I found myself struggling with writer’s block. Draft after draft seemed unformed, poorly structured, long and just plain boring. (In retrospect, my speech was probably supposed to be 500 words! And, as my writing workshop peers well know, I do have trouble sticking to 500 words, let alone 750 and even 1000! )
I sought out the Principal, Miss McGibbon, who clearly fully occupied, sent me to see the Vice-Principal, Miss Smith, for help. Miss Smith, busy in her little office behind the windowed hole in the wall leading to the bookstore, shooed me away, saying I’d be fine! I remember waiting to ask my recently widowed Mum to read it, but she returned late from her office job suburbs away and looked so tired. Desperate, I gently interrupted her napping by the television, but she also shooed me away, saying I’d be fine.
It was the night of the speech. My mother and grandparents were in the audience. Malvern Town Hall was packed with students, parents and grandparents. I had sung ‘Ave Maria’ in Latin with the choir, danced with the corp de ballet, then reuniformed ready for the speeches, still feeling enormous trepidation about mine.
I remember standing at the microphone looking out at a sea of faces in the stalls and upstairs gallery.

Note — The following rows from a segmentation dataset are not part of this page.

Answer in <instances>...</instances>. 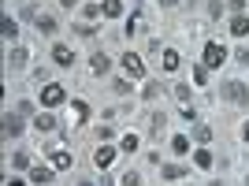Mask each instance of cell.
Returning <instances> with one entry per match:
<instances>
[{
    "mask_svg": "<svg viewBox=\"0 0 249 186\" xmlns=\"http://www.w3.org/2000/svg\"><path fill=\"white\" fill-rule=\"evenodd\" d=\"M123 71L130 74V78H145V63H142L138 52H123Z\"/></svg>",
    "mask_w": 249,
    "mask_h": 186,
    "instance_id": "cell-1",
    "label": "cell"
},
{
    "mask_svg": "<svg viewBox=\"0 0 249 186\" xmlns=\"http://www.w3.org/2000/svg\"><path fill=\"white\" fill-rule=\"evenodd\" d=\"M223 97H227L231 104H238V108H242V104H249V90L242 82H227V86H223Z\"/></svg>",
    "mask_w": 249,
    "mask_h": 186,
    "instance_id": "cell-2",
    "label": "cell"
},
{
    "mask_svg": "<svg viewBox=\"0 0 249 186\" xmlns=\"http://www.w3.org/2000/svg\"><path fill=\"white\" fill-rule=\"evenodd\" d=\"M223 60H227V49L216 41H208L205 45V67H223Z\"/></svg>",
    "mask_w": 249,
    "mask_h": 186,
    "instance_id": "cell-3",
    "label": "cell"
},
{
    "mask_svg": "<svg viewBox=\"0 0 249 186\" xmlns=\"http://www.w3.org/2000/svg\"><path fill=\"white\" fill-rule=\"evenodd\" d=\"M63 97H67V93H63V86H56V82H49V86L41 90V104H49V108L63 104Z\"/></svg>",
    "mask_w": 249,
    "mask_h": 186,
    "instance_id": "cell-4",
    "label": "cell"
},
{
    "mask_svg": "<svg viewBox=\"0 0 249 186\" xmlns=\"http://www.w3.org/2000/svg\"><path fill=\"white\" fill-rule=\"evenodd\" d=\"M112 160H115V149H112V145H101V149L93 153V164L97 167H112Z\"/></svg>",
    "mask_w": 249,
    "mask_h": 186,
    "instance_id": "cell-5",
    "label": "cell"
},
{
    "mask_svg": "<svg viewBox=\"0 0 249 186\" xmlns=\"http://www.w3.org/2000/svg\"><path fill=\"white\" fill-rule=\"evenodd\" d=\"M52 60L60 63V67H71V63H74V52L67 49V45H56V49H52Z\"/></svg>",
    "mask_w": 249,
    "mask_h": 186,
    "instance_id": "cell-6",
    "label": "cell"
},
{
    "mask_svg": "<svg viewBox=\"0 0 249 186\" xmlns=\"http://www.w3.org/2000/svg\"><path fill=\"white\" fill-rule=\"evenodd\" d=\"M4 134H8V138H19L22 134V119H19V115H4Z\"/></svg>",
    "mask_w": 249,
    "mask_h": 186,
    "instance_id": "cell-7",
    "label": "cell"
},
{
    "mask_svg": "<svg viewBox=\"0 0 249 186\" xmlns=\"http://www.w3.org/2000/svg\"><path fill=\"white\" fill-rule=\"evenodd\" d=\"M231 34H234V37H249V19L246 15H234V19H231Z\"/></svg>",
    "mask_w": 249,
    "mask_h": 186,
    "instance_id": "cell-8",
    "label": "cell"
},
{
    "mask_svg": "<svg viewBox=\"0 0 249 186\" xmlns=\"http://www.w3.org/2000/svg\"><path fill=\"white\" fill-rule=\"evenodd\" d=\"M30 183L49 186V183H52V167H30Z\"/></svg>",
    "mask_w": 249,
    "mask_h": 186,
    "instance_id": "cell-9",
    "label": "cell"
},
{
    "mask_svg": "<svg viewBox=\"0 0 249 186\" xmlns=\"http://www.w3.org/2000/svg\"><path fill=\"white\" fill-rule=\"evenodd\" d=\"M104 15H108V19H119V15H123V0H104Z\"/></svg>",
    "mask_w": 249,
    "mask_h": 186,
    "instance_id": "cell-10",
    "label": "cell"
},
{
    "mask_svg": "<svg viewBox=\"0 0 249 186\" xmlns=\"http://www.w3.org/2000/svg\"><path fill=\"white\" fill-rule=\"evenodd\" d=\"M0 30H4V37H8V41H15V34H19V26H15V19H11V15H4V22H0Z\"/></svg>",
    "mask_w": 249,
    "mask_h": 186,
    "instance_id": "cell-11",
    "label": "cell"
},
{
    "mask_svg": "<svg viewBox=\"0 0 249 186\" xmlns=\"http://www.w3.org/2000/svg\"><path fill=\"white\" fill-rule=\"evenodd\" d=\"M52 167H71V153H63V149H56V153H52Z\"/></svg>",
    "mask_w": 249,
    "mask_h": 186,
    "instance_id": "cell-12",
    "label": "cell"
},
{
    "mask_svg": "<svg viewBox=\"0 0 249 186\" xmlns=\"http://www.w3.org/2000/svg\"><path fill=\"white\" fill-rule=\"evenodd\" d=\"M37 130H41V134H49V130H56V119H52L49 112H41V115H37Z\"/></svg>",
    "mask_w": 249,
    "mask_h": 186,
    "instance_id": "cell-13",
    "label": "cell"
},
{
    "mask_svg": "<svg viewBox=\"0 0 249 186\" xmlns=\"http://www.w3.org/2000/svg\"><path fill=\"white\" fill-rule=\"evenodd\" d=\"M108 67H112V60H108L104 52H93V71H97V74H104Z\"/></svg>",
    "mask_w": 249,
    "mask_h": 186,
    "instance_id": "cell-14",
    "label": "cell"
},
{
    "mask_svg": "<svg viewBox=\"0 0 249 186\" xmlns=\"http://www.w3.org/2000/svg\"><path fill=\"white\" fill-rule=\"evenodd\" d=\"M142 26H145V19H142V11H134L130 22H126V34H142Z\"/></svg>",
    "mask_w": 249,
    "mask_h": 186,
    "instance_id": "cell-15",
    "label": "cell"
},
{
    "mask_svg": "<svg viewBox=\"0 0 249 186\" xmlns=\"http://www.w3.org/2000/svg\"><path fill=\"white\" fill-rule=\"evenodd\" d=\"M71 115L78 119V123H82L86 115H89V104H86V101H74V104H71Z\"/></svg>",
    "mask_w": 249,
    "mask_h": 186,
    "instance_id": "cell-16",
    "label": "cell"
},
{
    "mask_svg": "<svg viewBox=\"0 0 249 186\" xmlns=\"http://www.w3.org/2000/svg\"><path fill=\"white\" fill-rule=\"evenodd\" d=\"M178 67V52L175 49H164V71H175Z\"/></svg>",
    "mask_w": 249,
    "mask_h": 186,
    "instance_id": "cell-17",
    "label": "cell"
},
{
    "mask_svg": "<svg viewBox=\"0 0 249 186\" xmlns=\"http://www.w3.org/2000/svg\"><path fill=\"white\" fill-rule=\"evenodd\" d=\"M37 30H41V34H52V30H56V19H52V15H37Z\"/></svg>",
    "mask_w": 249,
    "mask_h": 186,
    "instance_id": "cell-18",
    "label": "cell"
},
{
    "mask_svg": "<svg viewBox=\"0 0 249 186\" xmlns=\"http://www.w3.org/2000/svg\"><path fill=\"white\" fill-rule=\"evenodd\" d=\"M186 175V167H178V164H167L164 167V179H182Z\"/></svg>",
    "mask_w": 249,
    "mask_h": 186,
    "instance_id": "cell-19",
    "label": "cell"
},
{
    "mask_svg": "<svg viewBox=\"0 0 249 186\" xmlns=\"http://www.w3.org/2000/svg\"><path fill=\"white\" fill-rule=\"evenodd\" d=\"M175 97H178L182 108H190V90H186V86H175Z\"/></svg>",
    "mask_w": 249,
    "mask_h": 186,
    "instance_id": "cell-20",
    "label": "cell"
},
{
    "mask_svg": "<svg viewBox=\"0 0 249 186\" xmlns=\"http://www.w3.org/2000/svg\"><path fill=\"white\" fill-rule=\"evenodd\" d=\"M194 138H197V142H208V138H212V130H208L205 123H197V127H194Z\"/></svg>",
    "mask_w": 249,
    "mask_h": 186,
    "instance_id": "cell-21",
    "label": "cell"
},
{
    "mask_svg": "<svg viewBox=\"0 0 249 186\" xmlns=\"http://www.w3.org/2000/svg\"><path fill=\"white\" fill-rule=\"evenodd\" d=\"M142 97H145V101H156V97H160V86H156V82H149V86H145V93H142Z\"/></svg>",
    "mask_w": 249,
    "mask_h": 186,
    "instance_id": "cell-22",
    "label": "cell"
},
{
    "mask_svg": "<svg viewBox=\"0 0 249 186\" xmlns=\"http://www.w3.org/2000/svg\"><path fill=\"white\" fill-rule=\"evenodd\" d=\"M134 149H138V134H126L123 138V153H134Z\"/></svg>",
    "mask_w": 249,
    "mask_h": 186,
    "instance_id": "cell-23",
    "label": "cell"
},
{
    "mask_svg": "<svg viewBox=\"0 0 249 186\" xmlns=\"http://www.w3.org/2000/svg\"><path fill=\"white\" fill-rule=\"evenodd\" d=\"M8 63H15V67H19V63H26V49H15L11 52V60Z\"/></svg>",
    "mask_w": 249,
    "mask_h": 186,
    "instance_id": "cell-24",
    "label": "cell"
},
{
    "mask_svg": "<svg viewBox=\"0 0 249 186\" xmlns=\"http://www.w3.org/2000/svg\"><path fill=\"white\" fill-rule=\"evenodd\" d=\"M171 149H175V153H186L190 142H186V138H175V142H171Z\"/></svg>",
    "mask_w": 249,
    "mask_h": 186,
    "instance_id": "cell-25",
    "label": "cell"
},
{
    "mask_svg": "<svg viewBox=\"0 0 249 186\" xmlns=\"http://www.w3.org/2000/svg\"><path fill=\"white\" fill-rule=\"evenodd\" d=\"M19 167H30V156L26 153H15V171H19Z\"/></svg>",
    "mask_w": 249,
    "mask_h": 186,
    "instance_id": "cell-26",
    "label": "cell"
},
{
    "mask_svg": "<svg viewBox=\"0 0 249 186\" xmlns=\"http://www.w3.org/2000/svg\"><path fill=\"white\" fill-rule=\"evenodd\" d=\"M194 160H197L201 167H212V153H197V156H194Z\"/></svg>",
    "mask_w": 249,
    "mask_h": 186,
    "instance_id": "cell-27",
    "label": "cell"
},
{
    "mask_svg": "<svg viewBox=\"0 0 249 186\" xmlns=\"http://www.w3.org/2000/svg\"><path fill=\"white\" fill-rule=\"evenodd\" d=\"M123 186H142V179H138L134 171H126V175H123Z\"/></svg>",
    "mask_w": 249,
    "mask_h": 186,
    "instance_id": "cell-28",
    "label": "cell"
},
{
    "mask_svg": "<svg viewBox=\"0 0 249 186\" xmlns=\"http://www.w3.org/2000/svg\"><path fill=\"white\" fill-rule=\"evenodd\" d=\"M227 4H231V11H242V8H246V0H227Z\"/></svg>",
    "mask_w": 249,
    "mask_h": 186,
    "instance_id": "cell-29",
    "label": "cell"
},
{
    "mask_svg": "<svg viewBox=\"0 0 249 186\" xmlns=\"http://www.w3.org/2000/svg\"><path fill=\"white\" fill-rule=\"evenodd\" d=\"M238 60H242V63H249V49H238Z\"/></svg>",
    "mask_w": 249,
    "mask_h": 186,
    "instance_id": "cell-30",
    "label": "cell"
},
{
    "mask_svg": "<svg viewBox=\"0 0 249 186\" xmlns=\"http://www.w3.org/2000/svg\"><path fill=\"white\" fill-rule=\"evenodd\" d=\"M4 186H26V183H22V179H11V183H4Z\"/></svg>",
    "mask_w": 249,
    "mask_h": 186,
    "instance_id": "cell-31",
    "label": "cell"
},
{
    "mask_svg": "<svg viewBox=\"0 0 249 186\" xmlns=\"http://www.w3.org/2000/svg\"><path fill=\"white\" fill-rule=\"evenodd\" d=\"M60 4H63V8H74V4H78V0H60Z\"/></svg>",
    "mask_w": 249,
    "mask_h": 186,
    "instance_id": "cell-32",
    "label": "cell"
},
{
    "mask_svg": "<svg viewBox=\"0 0 249 186\" xmlns=\"http://www.w3.org/2000/svg\"><path fill=\"white\" fill-rule=\"evenodd\" d=\"M160 4H164V8H175V4H178V0H160Z\"/></svg>",
    "mask_w": 249,
    "mask_h": 186,
    "instance_id": "cell-33",
    "label": "cell"
},
{
    "mask_svg": "<svg viewBox=\"0 0 249 186\" xmlns=\"http://www.w3.org/2000/svg\"><path fill=\"white\" fill-rule=\"evenodd\" d=\"M242 138H246V142H249V127H246V130H242Z\"/></svg>",
    "mask_w": 249,
    "mask_h": 186,
    "instance_id": "cell-34",
    "label": "cell"
},
{
    "mask_svg": "<svg viewBox=\"0 0 249 186\" xmlns=\"http://www.w3.org/2000/svg\"><path fill=\"white\" fill-rule=\"evenodd\" d=\"M82 186H93V183H82Z\"/></svg>",
    "mask_w": 249,
    "mask_h": 186,
    "instance_id": "cell-35",
    "label": "cell"
},
{
    "mask_svg": "<svg viewBox=\"0 0 249 186\" xmlns=\"http://www.w3.org/2000/svg\"><path fill=\"white\" fill-rule=\"evenodd\" d=\"M246 186H249V179H246Z\"/></svg>",
    "mask_w": 249,
    "mask_h": 186,
    "instance_id": "cell-36",
    "label": "cell"
}]
</instances>
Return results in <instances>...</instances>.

I can’t remember much about the contents of my speech, but can remember feeling tongue tied, that it seemed formless and to be going on and on, that I was rambling. The speech eventually came to an end, Trying to keep smiling, I returned to my chair on the stage. I vaguely remember hearing polite clapping, certainly not rousing applause!
I sought out my mother for reassurance – she gently conveyed that it could have been better, did go on a bit long, however she was still proud of me. Occasionally over the years I asked her to tell me ‘honestly, what my speech was like’-- she always responded in the same way!
It was a test of courage faced and largely failed. The only saving grace was that I didn’t have to be carried off from the fetal position on the floor I felt so close to finding myself in!
I went on to become a high school teacher for twenty years, and after a break as a social worker, a TAFE teacher for over a decade. I’ve attended numerous speech and graduation nights and have at times had to speak on the stage. Such occasions have always reminded me of the Malvern Town Hall fiasco, so I’ve always been well prepared. And, if ever a student has asked me for help in preparing for speech or graduation night I have never, ever shooed them away!